Самиздат: [Регистрация] [Найти] [Рейтинги] [Обсуждения] [Новинки] [Обзоры] [Помощь|Техвопросы]
Ссылки:
Школа кожевенного мастерства: сумки, ремни своими руками
 Ваша оценка:

  Нескончаемо, словно змея, впившаяся в свой хвост, переливалась сама в себя белая ночь. Стас сидел на диване и без интереса смотрел в окно, вспоминая прошлые белые ночи, вспоминая события, происходящие тогда. Вот это, говорят, называется ностальгия. Не та пресловутая тоска по родине, а сожаление по временам, которые уже настолько вросли своими корнями в память, что их уже не вырвать, кроме как с человеком заодно.
  Минутные стрелки старинных часов, висящих на стене уже много лет, достигли отметки "IV", в то время как часовые стрелки уже слегка преодолели рубеж "XI"; и вдруг тиканье прекратилось. Замерли минуты, замерли часы, день покрылся белой плесенью ночи, утонул во времени.
  Тишина стала классической, она пахла пылью.

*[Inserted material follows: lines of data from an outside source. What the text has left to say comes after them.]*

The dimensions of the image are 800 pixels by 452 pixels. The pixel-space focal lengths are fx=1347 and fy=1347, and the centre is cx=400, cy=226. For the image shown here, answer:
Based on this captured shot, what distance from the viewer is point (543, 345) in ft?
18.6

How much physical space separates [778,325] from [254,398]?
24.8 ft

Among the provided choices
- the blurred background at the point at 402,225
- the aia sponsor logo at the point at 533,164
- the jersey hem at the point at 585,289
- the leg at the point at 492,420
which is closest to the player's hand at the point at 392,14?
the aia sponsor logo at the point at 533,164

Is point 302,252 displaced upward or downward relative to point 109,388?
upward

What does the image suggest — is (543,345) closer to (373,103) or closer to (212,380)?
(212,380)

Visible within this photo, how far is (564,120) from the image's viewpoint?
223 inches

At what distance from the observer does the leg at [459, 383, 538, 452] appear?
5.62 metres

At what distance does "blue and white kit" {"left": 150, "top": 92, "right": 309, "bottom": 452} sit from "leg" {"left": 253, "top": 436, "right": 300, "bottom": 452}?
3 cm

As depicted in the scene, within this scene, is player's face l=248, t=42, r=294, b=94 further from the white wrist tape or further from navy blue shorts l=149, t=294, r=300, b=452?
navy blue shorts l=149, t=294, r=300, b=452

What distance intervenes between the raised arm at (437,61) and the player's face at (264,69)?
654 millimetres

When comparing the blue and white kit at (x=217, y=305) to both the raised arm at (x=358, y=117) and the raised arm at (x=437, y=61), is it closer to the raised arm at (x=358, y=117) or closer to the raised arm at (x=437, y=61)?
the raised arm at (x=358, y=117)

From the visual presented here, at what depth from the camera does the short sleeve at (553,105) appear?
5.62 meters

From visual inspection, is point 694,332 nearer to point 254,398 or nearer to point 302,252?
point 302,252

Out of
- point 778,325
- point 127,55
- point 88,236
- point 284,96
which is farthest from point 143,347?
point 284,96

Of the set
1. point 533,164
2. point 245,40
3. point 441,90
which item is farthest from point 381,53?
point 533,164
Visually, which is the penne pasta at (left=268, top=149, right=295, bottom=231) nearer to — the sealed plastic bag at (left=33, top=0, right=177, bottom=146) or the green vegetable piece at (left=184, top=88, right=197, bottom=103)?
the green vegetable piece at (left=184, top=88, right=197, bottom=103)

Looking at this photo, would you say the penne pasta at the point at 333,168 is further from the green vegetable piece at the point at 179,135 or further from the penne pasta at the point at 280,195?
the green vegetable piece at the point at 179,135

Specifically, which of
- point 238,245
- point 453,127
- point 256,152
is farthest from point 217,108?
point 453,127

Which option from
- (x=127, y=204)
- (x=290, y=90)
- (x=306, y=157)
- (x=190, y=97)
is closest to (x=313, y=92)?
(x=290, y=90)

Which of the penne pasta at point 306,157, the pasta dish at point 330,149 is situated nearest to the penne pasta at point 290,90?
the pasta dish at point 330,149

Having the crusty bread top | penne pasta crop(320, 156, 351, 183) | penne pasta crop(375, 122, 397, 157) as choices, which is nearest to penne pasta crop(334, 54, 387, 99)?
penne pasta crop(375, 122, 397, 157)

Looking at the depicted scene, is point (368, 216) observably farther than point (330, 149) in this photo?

  Стас поднялся с дивана - хрустнули кости. В такой тишине кости хрустели как чипсы.
  Он подошел к часам, чтобы их завести, потому что ему показалось, что кончился завод, но, дойдя до середины комнаты, вдруг замер. Его сознание переместилось из этой точки пространства в другую - куда-то высоко в небо и чуть вправо. С высоты он увидел внутренним взглядом, даже, скорее, краешком взгляда, ребро железобетонной коробки, а в центре ее - пластилинового человечка, начиненного переломанными костями. И хотя видение заняло ровно мгновение, его эхо продолжало гулко плескаться где-то за глазными яблоками, отскакивая, как мячик, от нейронов.
  Стас завороженно посмотрел на стену. По ней сползал белый свет, терялся за плинтусами; паркет пола был темно-коричневым и блестел лаком, был он также прохладный и неровный. Сколько раз по стене проползали красные ленточные черви заходящего солнца? Сравнительно немного. Они, эти черви, появлялись лишь в самые светлые месяцы года, потому что окна выходили на северную сторону и синие тени душили недоразвитых червей осени и зимы на пол-пути к их загадочной миссии - перенести о себе память с темных обоев с незамысловатым рисунком в голову Стаса, который сейчас стоял и вспоминал... А еще он припомнил напыщенное и агрессивное небо летнего утра, которому только дай возможность заговорить, и оно начнет греметь дифирамбами и эполетами грозы, а когда этой возможности нет - оно будет блестеть и резать глаза, как скальпель хирурга, будет швырять на стены пригоршни ехидных солнечных пятен, вся суть которых заключается в том, чтобы напророчествовать долгий и утомительный день, покрытый каплями пота.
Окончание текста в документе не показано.